Como a tendência é de aceleração dos avanços, os médicos precisam estar atualizados com as últimas descobertas e tecnologias para fornecer o melhor tratamento possível aos pacientes. Por isso, programas de educação médica continuada e parcerias com instituições acadêmicas para alcançar esse objetivo são indispensáveis.

A oncologia de precisão enfrenta muitos desafios que afetam a sua implementação global. O valor e a acessibilidade aos tratamentos direcionados estão entre as principais dificuldades para expandi-la. O alto custo dos medicamentos limita o acesso, especialmente em países de baixa renda.

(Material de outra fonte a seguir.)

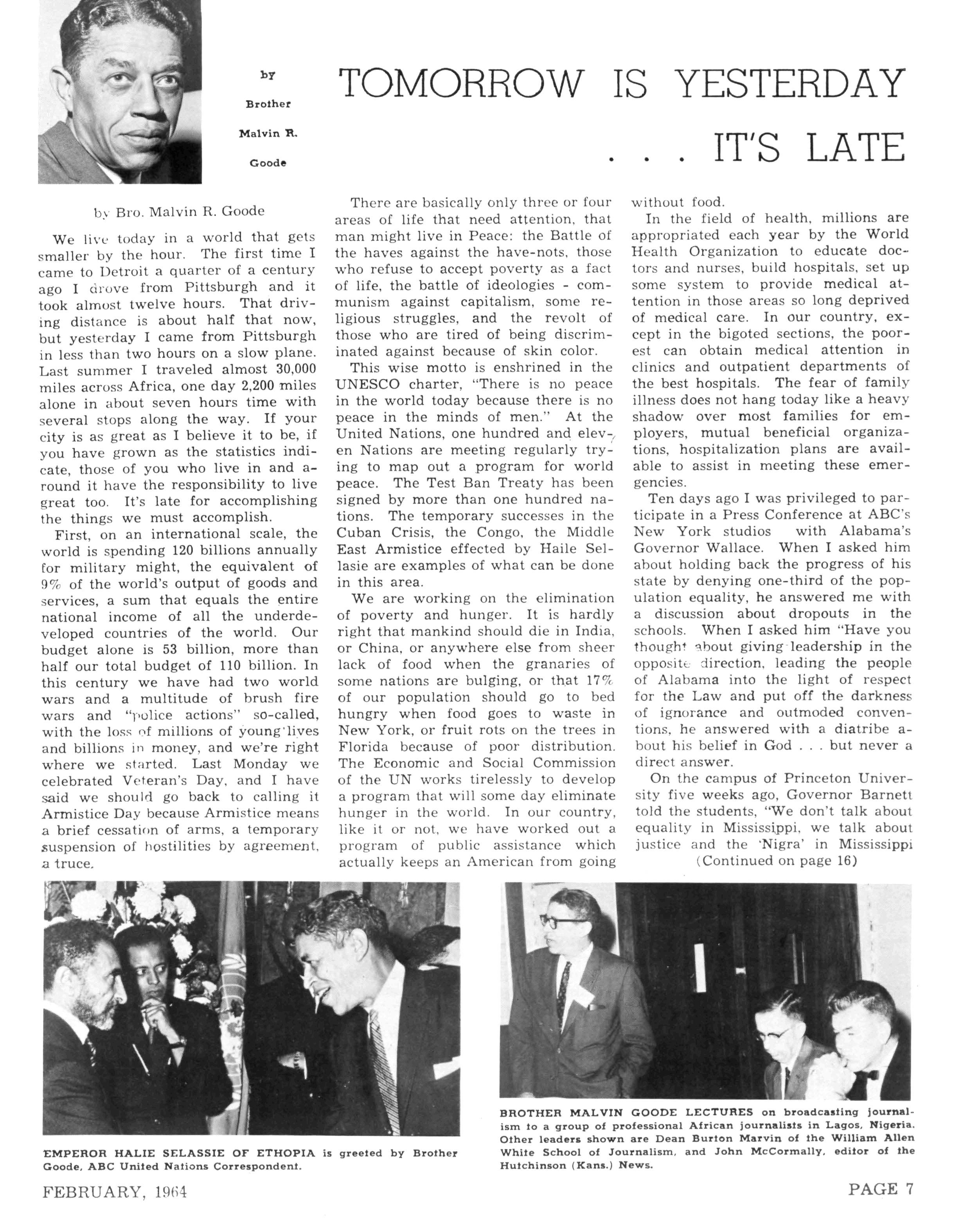 by

Brother

Malvin R.

Goode

TOMORROW IS YESTERDAY

. . . IT'S LATE

by Bro. Malvin R. Goode

We live today in a world that gets smaller by the hour. The first time I came to Detroit a quarter of a century ago I drove from Pittsburgh and it took almost twelve hours. That driving distance is about half that now, but yesterday I came from Pittsburgh in less than two hours on a slow plane. Last summer I traveled almost 30,000 miles across Africa, one day 2,200 miles alone in about seven hours time with several stops along the way. If your city is as great as I believe it to be, if you have grown as the statistics indicate, those of you who live in and around it have the responsibility to live great too. It's late for accomplishing the things we must accomplish.

First, on an international scale, the world is spending 120 billions annually for military might, the equivalent of 9% of the world's output of goods and services, a sum that equals the entire national income of all the underdeveloped countries of the world. Our budget alone is 53 billion, more than half our total budget of 110 billion. In this century we have had two world wars and a multitude of brush fire wars and "police actions" so-called, with the loss of millions of young lives and billions in money, and we're right where we started. Last Monday we celebrated Veteran's Day, and I have said we should go back to calling it Armistice Day because Armistice means a brief cessation of arms, a temporary suspension of hostilities by agreement, a truce.

There are basically only three or four areas of life that need attention, that man might live in Peace: the Battle of the haves against the have-nots, those who refuse to accept poverty as a fact of life, the battle of ideologies - communism against capitalism, some religious struggles, and the revolt of those who are tired of being discriminated against because of skin color.

This wise motto is enshrined in the UNESCO charter, "There is no peace in the world today because there is no peace in the minds of men." At the United Nations, one hundred and eleven Nations are meeting regularly trying to map out a program for world peace. The Test Ban Treaty has been signed by more than one hundred nations. The temporary successes in the Cuban Crisis, the Congo, the Middle East Armistice effected by Haile Sellasie are examples of what can be done in this area.

We are working on the elimination of poverty and hunger. It is hardly right that mankind should die in India, or China, or anywhere else from sheer lack of food when the granaries of some nations are bulging, or that 17% of our population should go to bed hungry when food goes to waste in New York, or fruit rots on the trees in Florida because of poor distribution. The Economic and Social Commission of the UN works tirelessly to develop a program that will some day eliminate hunger in the world. In our country, like it or not, we have worked out a program of public assistance which actually keeps an American from going without food.

In the field of health, millions are appropriated each year by the World Health Organization to educate doctors and nurses, build hospitals, set up some system to provide medical attention in those areas so long deprived of medical care. In our country, except in the bigoted sections, the poorest can obtain medical attention in clinics and outpatient departments of the best hospitals. The fear of family illness does not hang today like a heavy shadow over most families for employers, mutual beneficial organizations, hospitalization plans are available to assist in meeting these emergencies.

Ten days ago I was privileged to participate in a Press Conference at ABC's New York studios with Alabama's Governor Wallace. When I asked him about holding back the progress of his state by denying one-third of the population equality, he answered me with a discussion about dropouts in the schools. When I asked him "Have you thought about giving leadership in the opposite direction, leading the people of Alabama into the light of respect for the Law and put off the darkness of ignorance and outmoded conventions, he answered with a diatribe about his belief in God . . . but never a direct answer.

On the campus of Princeton University five weeks ago, Governor Barnett told the students, "We don't talk about equality in Mississippi, we talk about justice and the 'Nigra' in Mississippi

(Continued on page 16)

EMPEROR HALIE SELASSIE OF ETHOPIA is greeted by Brother Goode, ABC United Nations Correspondent.

BROTHER MALVIN GOODE LECTURES on broadcasting journalism to a group of professional African journalists in Lagos, Nigeria. Other leaders shown are Dean Burton Marvin of the William Allen White School of Journalism, and John McCormally, editor of the Hutchinson (Kans.) News.

FEBRUARY, 1964

PAGE 7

A privacidade e segurança dos dados genéticos dos pacientes são temas relevantes que precisam ser discutidos e equacionados para garantir a confiança no sistema. Precisamos de regulamentações claras e éticas sobre o uso e compartilhamento desses dados para proteger os direitos dos pacientes e promover a colaboração entre os diversos atores envolvidos.

Por fim, o envolvimento do paciente no processo de tomada de decisão sobre os tratamentos que envolvem a medicina de precisão traz muitos ganhos. Garantir que tenham informações corretas para entender melhor a própria condição e as opções da medicina disponíveis pode melhorar significativamente o comprometimento com o tratamento, os resultados e a qualidade de vida.

Para enfrentar todos esses desafios, é fundamental que prevaleça uma perspectiva e um planejamento abrangentes, envolvendo governos, organizações de saúde, empresas farmacêuticas e a sociedade civil.